The majority of voters have never bought into the scandalmongering. Like Bill, Hillary can get the best of her foes simply by winning an election, even if she cannot get rid of them.

One plus for the Clinton campaign, so far, is that Bill has not created any problems for his wife. The revelation of a phone call between him and Donald Trump was the only recent event that got him into the headlines. In the call, supposedly, Bill encouraged Donald to run for the Republican presidential nomination. If that is true, he did Hillary a favor. The GOP contest has been wildly disrupted ever since Trump entered the race and shot to frontrunner status.

And, although comedians and cartoonists cannot resist making suggestive jokes about Bill’s randy past — as I have done with today’s cartoon — it is likely that the Clintonian bimbo eruptions have gone dormant.
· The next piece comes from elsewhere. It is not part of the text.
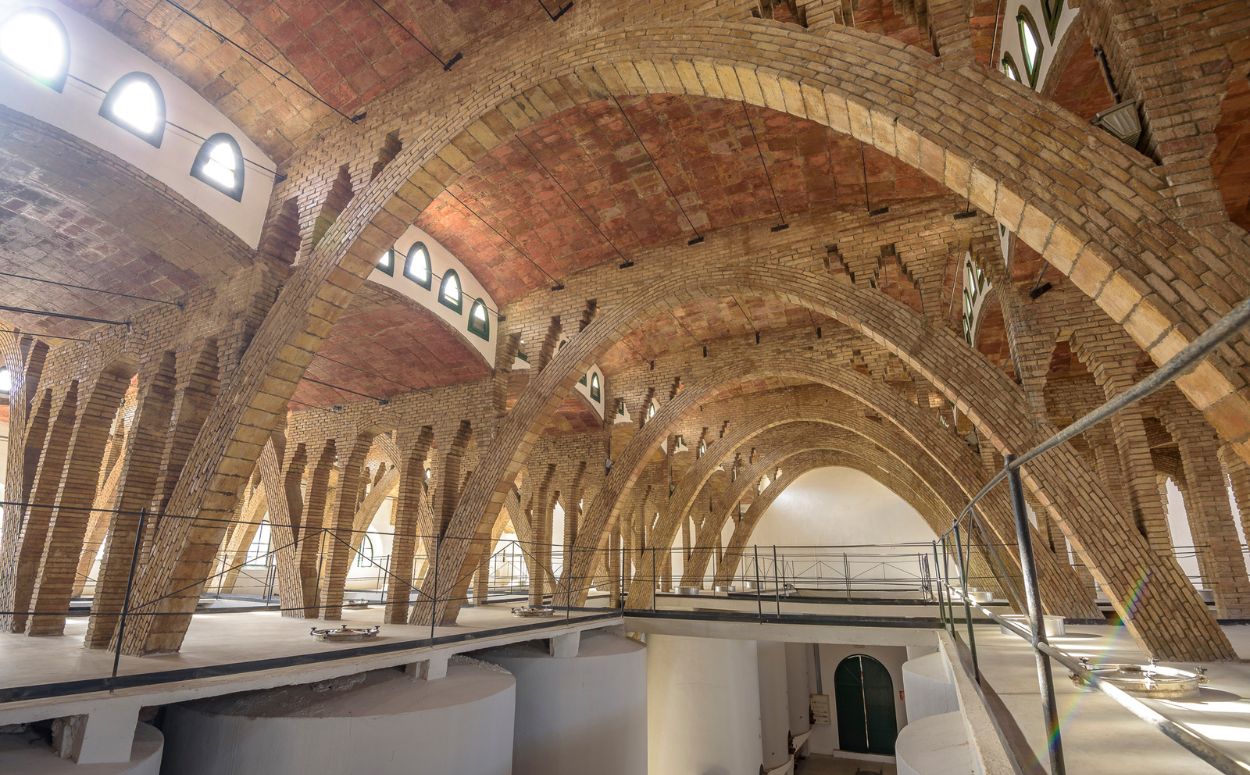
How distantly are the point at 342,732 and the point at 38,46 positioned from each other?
861 centimetres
These days, the ex-president appears not to have the energy for chasing skirts, even if the interest is still there. The guy looks distinctly older and, in interviews, comes across as less sharp and quick than in 2008 when he made what was, arguably, the best speech at the Democratic National Convention.

The biggest challenge Hillary may face in the 2016 campaign may not be explaining her email habits nor tolerating catty comments about her colorful wardrobe. The biggest task may be to fight off the perception that, far from being the young couple who took the country by storm in 1992, the Clintons are starting to show their age.